How to do yoga

How to do yoga

The first thing to say in an article about yoga is that, if you are a beginner, do not do it at home by yourself. First join a class, pick up some of the basic techniques and postures and then replicate them at home if you want to.

Most yoga instructors caution that you should let the innumerable books and videos that are now available about doing yoga at home be learning supplements rather than a sole resource.

Everyone knows nowadays that yoga can be a rigorous workout. Not only does it help you lose weight and become fitter, people have claimed it clears their minds, helps them concentrate and, if you are into that kind of thing, regulates their 'chi' or life energy, making them more vitalised.

Yoga is also great if you're pregnant; it'll keep you limber, and the deep breathing exercises will not only help during labour, but will also come in handy when you need to stay calm and not panic during the stress-ridden first six months of your baby's life.

The most popular kind of yoga today is Hatha Yoga, a broad category of yoga that uses physical postures -- this includes most kinds of yoga practised at the yoga centres and gyms that have sprung up all over the country.

Asanas, which are taught in Hatha Yoga, are only one 'limb' or part of yoga; the other seven are Yamas (restraints), Niyamas (observances), Pranayama (breathing), Pratyahara (withdrawal of senses), Dharana (concentration), Dhyana (meditation), and Samadhi.

By exploring the first seven parts of yoga, teachers say our attitude to the outside world changes, becomes more compassionate and more focussed, until soon we start to focus inwards until we reach Samadhi (enlightenment).

Spirituality aside, yoga is also a great way to get back into shape. You don't have to be of a particular age group, at a specific athletic level, or even very flexible to do yoga.

Flexibility will come with practice. You can choose to attend a yoga class according to the fitness level you are at (although, even if you are very fit, you should still start off with a beginners' level class to learn the basic postures).

Nischint (Nishi) Singh started doing yoga 18 years ago, after she was in a car accident. "I started doing yoga to regain my strength," she says, "Especially in my spine, since I was paralysed after the crash." Singh now teaches seven classes in New Delhi, "a mix," she says, "of toning and strengthening. My toning classes are a mix of Pilates and Callisthenics as well as yoga, but when it comes to strengthening, I stick with Iyengar yoga."

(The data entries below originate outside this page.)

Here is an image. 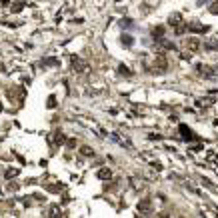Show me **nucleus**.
Instances as JSON below:
<instances>
[{
	"label": "nucleus",
	"instance_id": "obj_1",
	"mask_svg": "<svg viewBox=\"0 0 218 218\" xmlns=\"http://www.w3.org/2000/svg\"><path fill=\"white\" fill-rule=\"evenodd\" d=\"M148 208H150V200H142L140 204H138V210H140V212H146Z\"/></svg>",
	"mask_w": 218,
	"mask_h": 218
},
{
	"label": "nucleus",
	"instance_id": "obj_2",
	"mask_svg": "<svg viewBox=\"0 0 218 218\" xmlns=\"http://www.w3.org/2000/svg\"><path fill=\"white\" fill-rule=\"evenodd\" d=\"M212 12H218V2L214 4V8H212Z\"/></svg>",
	"mask_w": 218,
	"mask_h": 218
}]
</instances>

Iyengar yoga, named for yogi B K S Iyengar, emphasises body alignment, and holding set postures rather than flowing from one into another, as with most other types of yoga. It is a kind of Hatha Yoga, and uses props like blankets, blocks, pillows and chairs.

"One key asana I use is the Naukasan," says Singh. "This is where you have to lift up your arms, and your legs, and rest on your stomach." This asana, if done wrong, far from aligning your spine, could cause injury, which is why Singh stresses you shouldn't try it at home by yourself.

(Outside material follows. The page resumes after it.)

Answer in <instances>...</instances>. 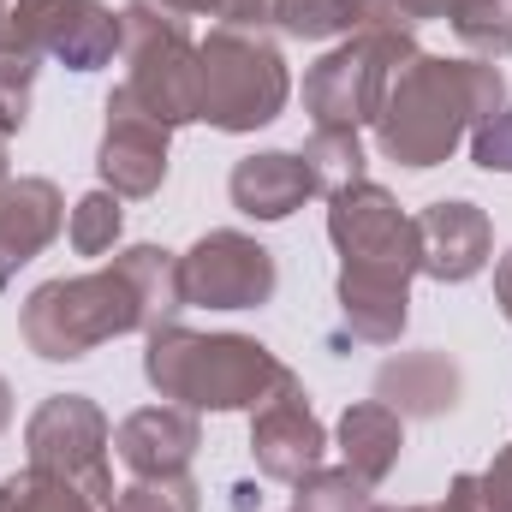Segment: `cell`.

Singh also places a lot of emphasis on Pranayama, the technique of breathing. For instance, Suryabheda, in which you breathe through your right nostril and exhale through your left, energises you by activating, as Singh tells us, your chi and keeps it flowing. Kapalbhati is another breathing exercise Singh uses, that some say can help combat such ills as diabetes and asthma.

Other kinds of yoga are Ashtanga Yoga, a kind of 'power yoga' that consists of a series of asanas and can be quite physically demanding. Kundalini Yoga uses breathing techniques in conjunction with postures, and a more recent kind of yoga is Bikram Yoga, created by Bikram Choudhary, which is practiced in a hot room, based on the theory that heat can loosen muscles and cleanse through sweating.

If you are a beginner to yoga, you may want to start with a basic Hatha Yoga class, but of course as long as the instructor is experienced and willing to work with you, you can pick a beginners' class in any type of yoga -- just make sure that you have the positions down well before you attempt to do them at home.

Whether you're looking for a spiritual awakening or just want to feel good after a workout, whether you've got hours to spare every day or only 20 minutes in the morning (morning is the best time to do it anyway, since you should only do yoga on a relatively empty stomach for obvious reasons), give yoga a shot -- these deceptively simple postures could change your life in ways you won't expect.